Duties: Apply quantitative financial analysis/statistical analysis/data analysis skills, including estimation methods, time series analysis, and machine learning methods to research, formulate, design, and develop sophisticated predictive quantitative financial investment models and financial trading strategies to trade options. Research, design, and develop production-quality, high-reliability, highly tuned numerical quantitative code. Analyze requirements to determine feasibility of quantitative financial trading strategy design. Predict and measure outcome and consequences of financial strategy design. Originate new trading ideas and quantitative models with knowledge of financial market empirical anomalies through latest research findings in quantitative finance literature. Research, analyze, develop, and execute data-driven solutions to financial investment problems. Generate hypothesis and design customized financial research metrics to analyze market impact and construct mathematical/statistical models for prediction and evaluation. Conduct quantitative research on execution quality, adverse selection analysis, and trading cost models of options trading algorithms running across different trading tactics. Improve execution costs by performing quantitative and statistical analysis using different derived data sets, alternate data sources and derived trading data to identify revenue-generating opportunities. Decompose P&L across different execution tactics to help understand better execution quality across these different execution venues. Perform computer software design and full implementation of life cycle for real-time options and equities trading systems based on different market intelligence services.

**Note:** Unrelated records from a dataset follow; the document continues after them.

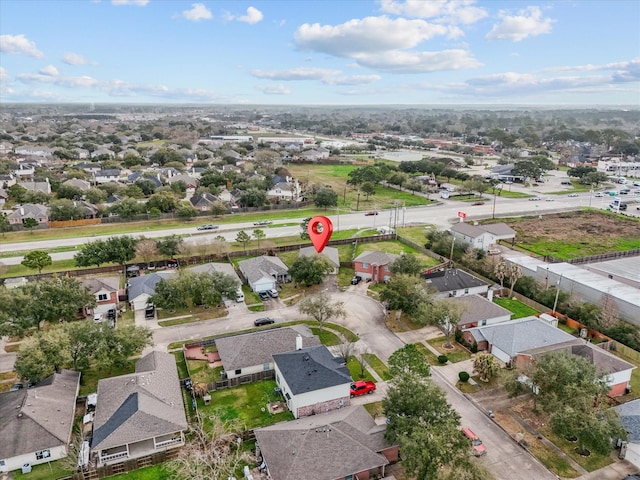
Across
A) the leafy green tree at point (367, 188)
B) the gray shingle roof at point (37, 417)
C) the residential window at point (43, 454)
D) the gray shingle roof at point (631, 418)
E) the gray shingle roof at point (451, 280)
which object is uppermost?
the leafy green tree at point (367, 188)

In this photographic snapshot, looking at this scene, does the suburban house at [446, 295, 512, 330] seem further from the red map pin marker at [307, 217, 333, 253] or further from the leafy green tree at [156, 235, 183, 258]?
the leafy green tree at [156, 235, 183, 258]

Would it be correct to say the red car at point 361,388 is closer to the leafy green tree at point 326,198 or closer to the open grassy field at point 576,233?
the open grassy field at point 576,233

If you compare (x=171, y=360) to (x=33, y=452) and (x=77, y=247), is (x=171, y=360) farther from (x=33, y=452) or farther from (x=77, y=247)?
(x=77, y=247)

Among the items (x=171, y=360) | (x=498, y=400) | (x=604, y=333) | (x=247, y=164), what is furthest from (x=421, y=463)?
(x=247, y=164)

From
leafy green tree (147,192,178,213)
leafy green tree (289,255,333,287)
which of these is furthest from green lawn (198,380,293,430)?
leafy green tree (147,192,178,213)

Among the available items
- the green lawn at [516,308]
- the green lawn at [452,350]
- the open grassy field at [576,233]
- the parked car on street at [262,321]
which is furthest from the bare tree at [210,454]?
the open grassy field at [576,233]

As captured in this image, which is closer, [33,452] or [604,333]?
[33,452]
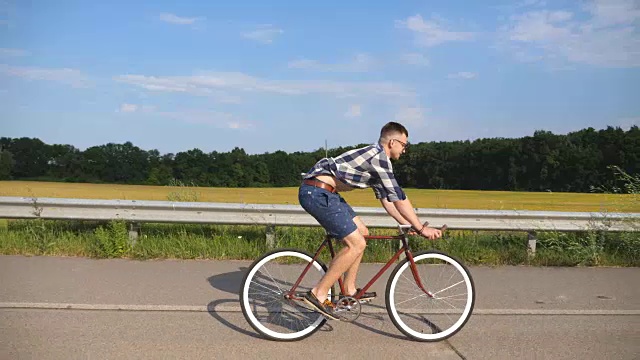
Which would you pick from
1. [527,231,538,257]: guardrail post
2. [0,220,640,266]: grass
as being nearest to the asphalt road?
[0,220,640,266]: grass

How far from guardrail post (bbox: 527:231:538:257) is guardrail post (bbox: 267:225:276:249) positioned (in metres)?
3.54

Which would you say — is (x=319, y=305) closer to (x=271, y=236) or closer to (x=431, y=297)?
(x=431, y=297)

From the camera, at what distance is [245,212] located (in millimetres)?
9023

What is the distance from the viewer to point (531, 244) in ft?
29.5

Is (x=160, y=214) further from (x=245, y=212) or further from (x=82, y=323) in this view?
(x=82, y=323)

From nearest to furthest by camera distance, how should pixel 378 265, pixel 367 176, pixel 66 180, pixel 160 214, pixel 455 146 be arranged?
pixel 367 176
pixel 378 265
pixel 160 214
pixel 66 180
pixel 455 146

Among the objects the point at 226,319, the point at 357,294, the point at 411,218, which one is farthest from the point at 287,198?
the point at 411,218

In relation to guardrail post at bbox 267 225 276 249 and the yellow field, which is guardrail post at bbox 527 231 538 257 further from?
guardrail post at bbox 267 225 276 249

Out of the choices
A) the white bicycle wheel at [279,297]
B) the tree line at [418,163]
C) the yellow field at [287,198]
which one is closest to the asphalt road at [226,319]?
the white bicycle wheel at [279,297]

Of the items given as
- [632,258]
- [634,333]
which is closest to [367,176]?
[634,333]

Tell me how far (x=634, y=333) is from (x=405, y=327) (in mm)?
2034

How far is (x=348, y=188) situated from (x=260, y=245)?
159 inches

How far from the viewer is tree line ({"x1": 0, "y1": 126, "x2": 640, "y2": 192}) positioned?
31422 mm

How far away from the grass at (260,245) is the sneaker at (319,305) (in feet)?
11.1
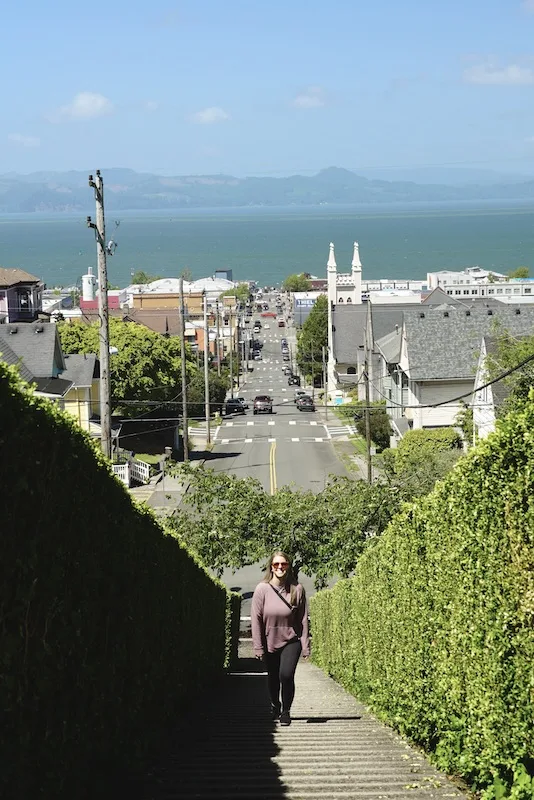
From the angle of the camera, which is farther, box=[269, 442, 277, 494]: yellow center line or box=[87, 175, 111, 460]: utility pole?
box=[269, 442, 277, 494]: yellow center line

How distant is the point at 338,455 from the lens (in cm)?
6062

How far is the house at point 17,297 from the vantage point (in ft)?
231

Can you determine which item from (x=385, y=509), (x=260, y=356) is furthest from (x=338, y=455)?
(x=260, y=356)

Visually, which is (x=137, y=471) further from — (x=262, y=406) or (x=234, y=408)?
(x=234, y=408)

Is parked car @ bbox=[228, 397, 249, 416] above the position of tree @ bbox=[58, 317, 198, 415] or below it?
below

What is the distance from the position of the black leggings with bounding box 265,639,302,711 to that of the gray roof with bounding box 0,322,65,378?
34279 mm

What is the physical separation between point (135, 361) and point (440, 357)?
16.9m

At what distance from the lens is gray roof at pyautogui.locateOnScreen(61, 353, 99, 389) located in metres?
50.1

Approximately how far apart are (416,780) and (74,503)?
362 cm

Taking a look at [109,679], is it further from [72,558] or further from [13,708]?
[13,708]

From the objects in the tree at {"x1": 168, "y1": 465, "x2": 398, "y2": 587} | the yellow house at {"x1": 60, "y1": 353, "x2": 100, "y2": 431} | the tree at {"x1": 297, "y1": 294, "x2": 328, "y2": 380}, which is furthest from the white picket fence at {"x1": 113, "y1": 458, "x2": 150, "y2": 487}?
the tree at {"x1": 297, "y1": 294, "x2": 328, "y2": 380}

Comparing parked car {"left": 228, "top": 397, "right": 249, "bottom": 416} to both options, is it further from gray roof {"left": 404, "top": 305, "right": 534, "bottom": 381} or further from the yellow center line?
gray roof {"left": 404, "top": 305, "right": 534, "bottom": 381}

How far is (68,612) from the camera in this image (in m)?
7.56

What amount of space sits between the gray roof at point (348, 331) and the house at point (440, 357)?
3442 cm
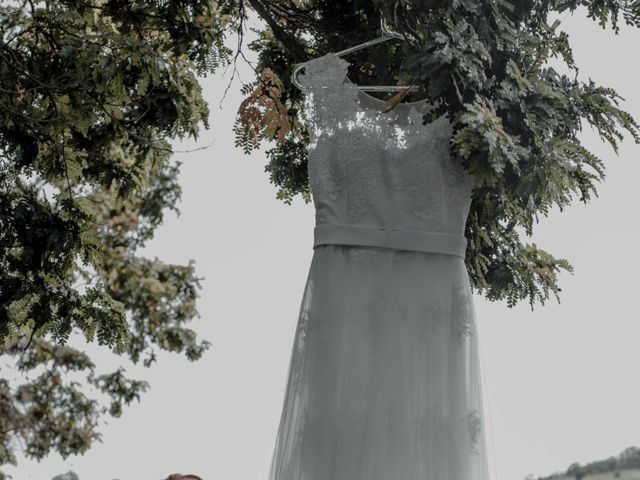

Minimum requirements: PhD Degree in Finance, Statistics, Mathematics, Computer Science, or related quantitative field plus knowledge of the required skills listed below.
Alternative minimum requirements: Master’s Degree in Finance, Statistics, Mathematics, Computer Science, or related quantitative field plus 3 years of experience in Quantitative and Alpha Research positions and knowledge of the required skills listed below.
Skills required: Must have knowledge of the following quantitative skills and technologies: programming language (C, C++, Java, or Python); machine learning algorithms and ability to tweak them as needed; machine learning applications to real-world datasets; options datasets research; principles of mathematical, statistical, and financial modeling; time-series and large datasets analysis; parameters estimation using machine learning techniques; mathematical modeling including analytical derivations and numerical simulations; stochastic processes; perturbation analysis and harmonic analysis; statistical inference and optimization; algorithms and numerical methods; linear algebra and Partial Differential Equation numerical solvers; options pricing theory and analyzing P&L, inventory, and risks; C++ and Python (including NumPy, SciPy, pandas, linear algebra, and plotting packages); Linux, Bash, and version control systems; and US stocks, ETFs, indices, futures, VIX futures, and options traded on these underliers. Must have published quantitative research work in academic journals and/or presented research at industry conferences (at least 3 papers). Must also pass company’s required skills assessment.
Base salary: The base pay for this role will be between $165,000 and $300,000 per year. This role may also be eligible for other forms of compensation and benefits, such as a discretionary bonus, health, dental and other wellness plans and 401(k) contributions. Discretionary bonus can be a significant portion of total compensation. Actual compensation for successful candidates will be carefully determined based on a number of factors, including their skills, qualifications and experience.